# Import Libraries

In [None]:
import numpy as np
import pandas as pd
import matplotlib.image as mpimg
import matplotlib.pyplot as plt
import os
import zipfile
import random
import tensorflow as tf

from tensorflow.keras.layers import Conv2D, MaxPooling2D, Flatten, Dense, BatchNormalization, Dropout
from tensorflow.keras.models import Sequential
from tensorflow.keras.optimizers import RMSprop
from tensorflow.keras.preprocessing import image
from tensorflow.keras.preprocessing.image import ImageDataGenerator
from tensorflow.keras.callbacks import EarlyStopping
from shutil import copyfile

# Unzipping Training Images

In [None]:
local_zip = '../input/dogs-vs-cats/train.zip'
zip_ref = zipfile.ZipFile(local_zip, 'r')
zip_ref.extractall('/tmp/source')
zip_ref.close()
print('No. of Training Images: ', len(os.listdir('/tmp/source/train')))

In [None]:
os.listdir('/tmp/source/train')[:10]

# Visualizing Random Images

In [None]:
plt.figure(figsize=(16,16))

images = os.listdir('/tmp/source/train')
for i in range(8):
    img = random.choice([x for x in images])
    fig = plt.subplot(4,4,i+1)
    fig.axis('off')
    img = mpimg.imread(os.path.join('/tmp/source/train', img)) 
    fig.imshow(img) 

# Unzipping Testing Images

In [None]:
local_zip = '../input/dogs-vs-cats/test1.zip'
zip_ref = zipfile.ZipFile(local_zip, 'r')
zip_ref.extractall('/tmp/source')
zip_ref.close()
print('No. of Testing Images: ',len(os.listdir('/tmp/source/test1')))

In [None]:
os.listdir('/tmp/source/test1')[:10]

# Directories

 * cats-v-dogs:
    * training:
        * cats
        * dogs
    * validation:
        * cats
        * dogs

In [None]:
try:
    parent_dir = '/tmp/cats-v-dogs'
    os.mkdir(parent_dir)

    for dir in ['training', 'validation']:
        path = os.path.join(parent_dir , dir)
        os.mkdir(path)
        for dir in ['cats', 'dogs']:
            n_path = os.path.join(path , dir)
            os.mkdir(n_path)
except OSError:
    print('error')

In [None]:
src_dir = '/tmp/source/train'

cats_train_dir = '/tmp/cats-v-dogs/training/cats/'
cats_valid_dir = '/tmp/cats-v-dogs/validation/cats/'

dogs_train_dir = '/tmp/cats-v-dogs/training/dogs/'
dogs_valid_dir = '/tmp/cats-v-dogs/validation/dogs/'

# List of cats names in all training images
cats =[img for img in os.listdir(src_dir) if img[:3] == 'cat']

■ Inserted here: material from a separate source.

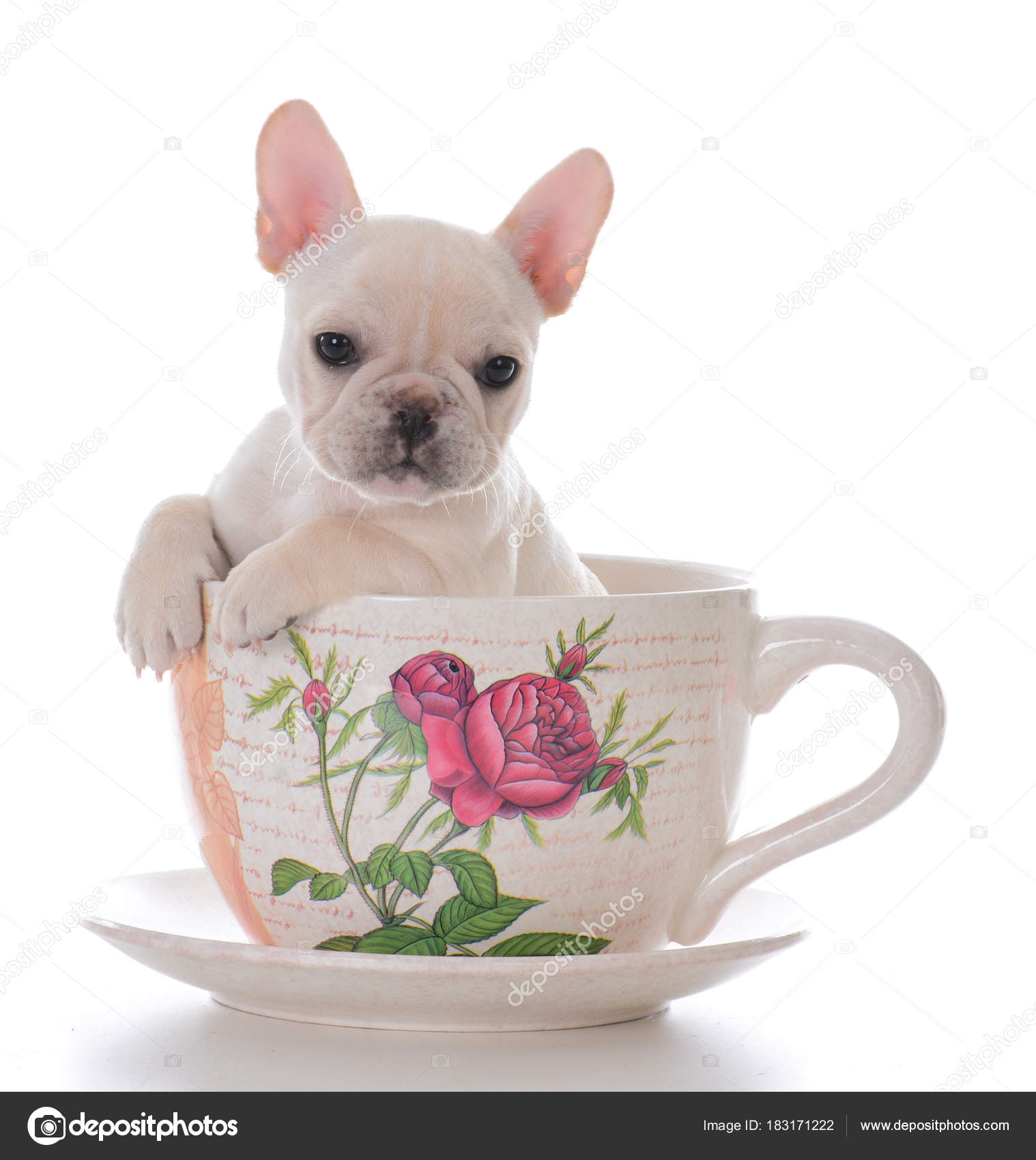 Female French Bulldog Sitting Teacup Stock Photo Willeecole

# List of dogs names in all training images
dogs =[img for img in os.listdir(src_dir) if img[:3] == 'dog']

# Take 10% of training images for validation    
cats_valid_sample = random.sample(cats, int(0.1*len(cats))) 
dogs_valid_sample = random.sample(dogs, int(0.1*len(dogs)))

for img in os.listdir(src_dir):
    src_img = os.path.join(src_dir, img)
    
    if img[:3] == 'cat':
        if img in cats_valid_sample:
            dest_img = os.path.join(cats_valid_dir, img)
        else:
            dest_img = os.path.join(cats_train_dir, img)
        
    elif img[:3] == 'dog':
        if img in dogs_valid_sample:
            dest_img = os.path.join(dogs_valid_dir, img)
        else:
            dest_img = os.path.join(dogs_train_dir, img)

    copyfile(src_img, dest_img)  

In [None]:
print('No. of ALL cats : ', len(cats))
print('No. of cats for training: ', len(os.listdir(cats_train_dir)))
print('No. of cats for validation: ', len(os.listdir(cats_valid_dir)))

print('\nNo. of ALL dogs : ', len(dogs))
print('No. of dogs for training: ', len(os.listdir(dogs_train_dir)))
print('No. of dogs for validation: ', len(os.listdir(dogs_valid_dir)))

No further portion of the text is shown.